WHAT YOU NEED TO DO.
Reproduce word for word the lines between those holding "Moving vote fraction: 82%." and "genus: Connochaetes", inclusive, and nothing else from the data below.

[Dataset entries]
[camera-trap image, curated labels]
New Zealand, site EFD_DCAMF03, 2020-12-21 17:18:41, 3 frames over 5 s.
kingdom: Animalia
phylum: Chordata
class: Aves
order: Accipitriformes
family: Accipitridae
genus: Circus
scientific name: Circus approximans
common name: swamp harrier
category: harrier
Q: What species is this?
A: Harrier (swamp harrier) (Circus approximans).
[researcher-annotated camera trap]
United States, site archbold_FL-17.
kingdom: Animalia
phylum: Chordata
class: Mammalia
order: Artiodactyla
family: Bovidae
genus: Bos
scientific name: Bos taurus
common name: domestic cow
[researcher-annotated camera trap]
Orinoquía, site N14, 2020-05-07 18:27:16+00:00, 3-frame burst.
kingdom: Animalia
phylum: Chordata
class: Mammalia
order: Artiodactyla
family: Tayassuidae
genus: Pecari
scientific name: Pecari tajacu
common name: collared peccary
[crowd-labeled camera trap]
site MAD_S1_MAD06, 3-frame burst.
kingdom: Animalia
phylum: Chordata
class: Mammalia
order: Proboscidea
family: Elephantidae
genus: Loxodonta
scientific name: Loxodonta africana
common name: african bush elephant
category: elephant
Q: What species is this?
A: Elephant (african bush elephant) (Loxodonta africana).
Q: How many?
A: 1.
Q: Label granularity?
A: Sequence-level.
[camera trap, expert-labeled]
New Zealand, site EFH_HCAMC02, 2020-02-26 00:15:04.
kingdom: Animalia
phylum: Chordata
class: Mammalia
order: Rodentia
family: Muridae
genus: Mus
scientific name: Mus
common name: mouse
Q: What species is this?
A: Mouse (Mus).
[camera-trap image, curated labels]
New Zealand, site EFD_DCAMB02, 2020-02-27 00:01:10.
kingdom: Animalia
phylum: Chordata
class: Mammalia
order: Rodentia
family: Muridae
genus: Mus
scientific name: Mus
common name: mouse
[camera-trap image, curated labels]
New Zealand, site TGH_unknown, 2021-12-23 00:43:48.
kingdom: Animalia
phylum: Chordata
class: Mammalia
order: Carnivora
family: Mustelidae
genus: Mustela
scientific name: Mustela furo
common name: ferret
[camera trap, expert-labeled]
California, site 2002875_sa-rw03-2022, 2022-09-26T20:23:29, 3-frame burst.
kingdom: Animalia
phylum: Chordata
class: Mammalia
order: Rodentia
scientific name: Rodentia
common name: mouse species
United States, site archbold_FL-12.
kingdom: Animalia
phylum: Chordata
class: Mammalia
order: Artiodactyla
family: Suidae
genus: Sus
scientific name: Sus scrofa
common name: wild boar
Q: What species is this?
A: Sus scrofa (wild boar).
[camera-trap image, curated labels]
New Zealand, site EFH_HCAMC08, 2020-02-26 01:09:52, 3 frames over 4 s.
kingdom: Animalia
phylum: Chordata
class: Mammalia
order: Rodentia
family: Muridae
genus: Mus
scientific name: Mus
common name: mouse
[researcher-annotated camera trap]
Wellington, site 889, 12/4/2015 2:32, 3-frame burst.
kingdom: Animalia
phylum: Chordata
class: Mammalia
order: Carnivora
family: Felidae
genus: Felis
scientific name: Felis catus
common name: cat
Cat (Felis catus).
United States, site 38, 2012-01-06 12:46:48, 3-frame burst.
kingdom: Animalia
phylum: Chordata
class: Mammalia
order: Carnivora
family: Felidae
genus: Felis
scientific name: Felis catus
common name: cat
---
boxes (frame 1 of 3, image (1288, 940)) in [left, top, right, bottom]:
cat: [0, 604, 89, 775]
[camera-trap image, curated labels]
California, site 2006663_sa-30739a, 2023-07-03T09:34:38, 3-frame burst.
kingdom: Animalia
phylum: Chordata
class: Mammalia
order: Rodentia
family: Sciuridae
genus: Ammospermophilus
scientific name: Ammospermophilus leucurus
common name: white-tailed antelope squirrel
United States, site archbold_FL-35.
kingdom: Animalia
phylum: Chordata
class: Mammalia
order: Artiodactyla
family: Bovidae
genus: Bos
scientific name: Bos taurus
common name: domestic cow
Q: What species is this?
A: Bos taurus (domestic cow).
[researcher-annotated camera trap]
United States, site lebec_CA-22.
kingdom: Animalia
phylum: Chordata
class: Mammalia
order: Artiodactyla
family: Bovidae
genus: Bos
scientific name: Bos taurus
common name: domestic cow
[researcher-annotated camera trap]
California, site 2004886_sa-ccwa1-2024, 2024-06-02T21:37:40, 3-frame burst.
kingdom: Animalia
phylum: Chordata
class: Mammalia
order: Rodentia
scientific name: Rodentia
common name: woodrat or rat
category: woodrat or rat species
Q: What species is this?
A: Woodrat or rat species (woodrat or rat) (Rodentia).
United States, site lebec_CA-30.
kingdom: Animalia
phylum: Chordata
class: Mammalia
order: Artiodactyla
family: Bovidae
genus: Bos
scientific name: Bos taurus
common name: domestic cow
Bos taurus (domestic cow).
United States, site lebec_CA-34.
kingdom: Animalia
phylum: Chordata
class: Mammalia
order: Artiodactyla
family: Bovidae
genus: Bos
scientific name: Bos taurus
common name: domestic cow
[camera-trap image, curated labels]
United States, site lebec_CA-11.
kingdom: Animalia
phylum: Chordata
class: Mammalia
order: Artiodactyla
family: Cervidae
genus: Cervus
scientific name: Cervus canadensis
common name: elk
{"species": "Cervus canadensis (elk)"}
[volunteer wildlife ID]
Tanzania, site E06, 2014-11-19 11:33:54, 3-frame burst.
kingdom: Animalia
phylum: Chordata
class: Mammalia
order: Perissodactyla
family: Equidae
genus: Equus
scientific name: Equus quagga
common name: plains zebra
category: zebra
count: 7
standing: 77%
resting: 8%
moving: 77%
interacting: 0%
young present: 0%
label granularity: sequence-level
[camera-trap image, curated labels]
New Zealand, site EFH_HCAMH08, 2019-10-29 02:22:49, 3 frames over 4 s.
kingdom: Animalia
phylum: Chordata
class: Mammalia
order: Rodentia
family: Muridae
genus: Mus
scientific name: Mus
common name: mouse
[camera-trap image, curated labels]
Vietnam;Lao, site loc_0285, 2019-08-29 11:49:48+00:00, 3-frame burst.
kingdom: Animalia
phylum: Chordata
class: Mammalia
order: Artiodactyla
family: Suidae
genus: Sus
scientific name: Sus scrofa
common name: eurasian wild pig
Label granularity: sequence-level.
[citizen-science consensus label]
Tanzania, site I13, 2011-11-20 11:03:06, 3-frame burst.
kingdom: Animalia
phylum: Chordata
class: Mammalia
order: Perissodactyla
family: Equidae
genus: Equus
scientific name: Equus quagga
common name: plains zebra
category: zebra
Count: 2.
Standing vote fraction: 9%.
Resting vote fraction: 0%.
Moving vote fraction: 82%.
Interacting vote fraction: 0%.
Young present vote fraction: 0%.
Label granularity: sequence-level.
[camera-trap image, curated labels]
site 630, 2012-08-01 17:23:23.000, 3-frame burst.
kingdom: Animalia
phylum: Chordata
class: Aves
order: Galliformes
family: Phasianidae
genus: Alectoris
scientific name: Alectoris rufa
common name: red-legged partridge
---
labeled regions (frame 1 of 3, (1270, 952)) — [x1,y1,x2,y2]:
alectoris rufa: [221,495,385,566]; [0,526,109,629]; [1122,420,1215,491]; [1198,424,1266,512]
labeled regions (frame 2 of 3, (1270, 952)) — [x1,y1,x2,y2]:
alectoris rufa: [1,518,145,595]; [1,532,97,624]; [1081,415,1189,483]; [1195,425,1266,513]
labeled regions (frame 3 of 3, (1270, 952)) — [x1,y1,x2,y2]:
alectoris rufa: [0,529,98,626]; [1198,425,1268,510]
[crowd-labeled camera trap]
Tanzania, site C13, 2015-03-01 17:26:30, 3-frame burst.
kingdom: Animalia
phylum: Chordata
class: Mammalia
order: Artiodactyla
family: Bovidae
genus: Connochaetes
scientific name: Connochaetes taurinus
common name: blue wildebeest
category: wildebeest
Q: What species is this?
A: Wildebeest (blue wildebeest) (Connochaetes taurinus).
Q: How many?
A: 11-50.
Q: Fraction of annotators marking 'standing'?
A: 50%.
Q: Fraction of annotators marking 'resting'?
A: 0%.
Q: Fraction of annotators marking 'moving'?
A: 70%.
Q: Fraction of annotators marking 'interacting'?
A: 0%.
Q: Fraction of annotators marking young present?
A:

FINISHED EXERCISE.
Moving vote fraction: 82%.
Interacting vote fraction: 0%.
Young present vote fraction: 0%.
Label granularity: sequence-level.
[camera-trap image, curated labels]
site 630, 2012-08-01 17:23:23.000, 3-frame burst.
kingdom: Animalia
phylum: Chordata
class: Aves
order: Galliformes
family: Phasianidae
genus: Alectoris
scientific name: Alectoris rufa
common name: red-legged partridge
---
labeled regions (frame 1 of 3, (1270, 952)) — [x1,y1,x2,y2]:
alectoris rufa: [221,495,385,566]; [0,526,109,629]; [1122,420,1215,491]; [1198,424,1266,512]
labeled regions (frame 2 of 3, (1270, 952)) — [x1,y1,x2,y2]:
alectoris rufa: [1,518,145,595]; [1,532,97,624]; [1081,415,1189,483]; [1195,425,1266,513]
labeled regions (frame 3 of 3, (1270, 952)) — [x1,y1,x2,y2]:
alectoris rufa: [0,529,98,626]; [1198,425,1268,510]
[crowd-labeled camera trap]
Tanzania, site C13, 2015-03-01 17:26:30, 3-frame burst.
kingdom: Animalia
phylum: Chordata
class: Mammalia
order: Artiodactyla
family: Bovidae
genus: Connochaetes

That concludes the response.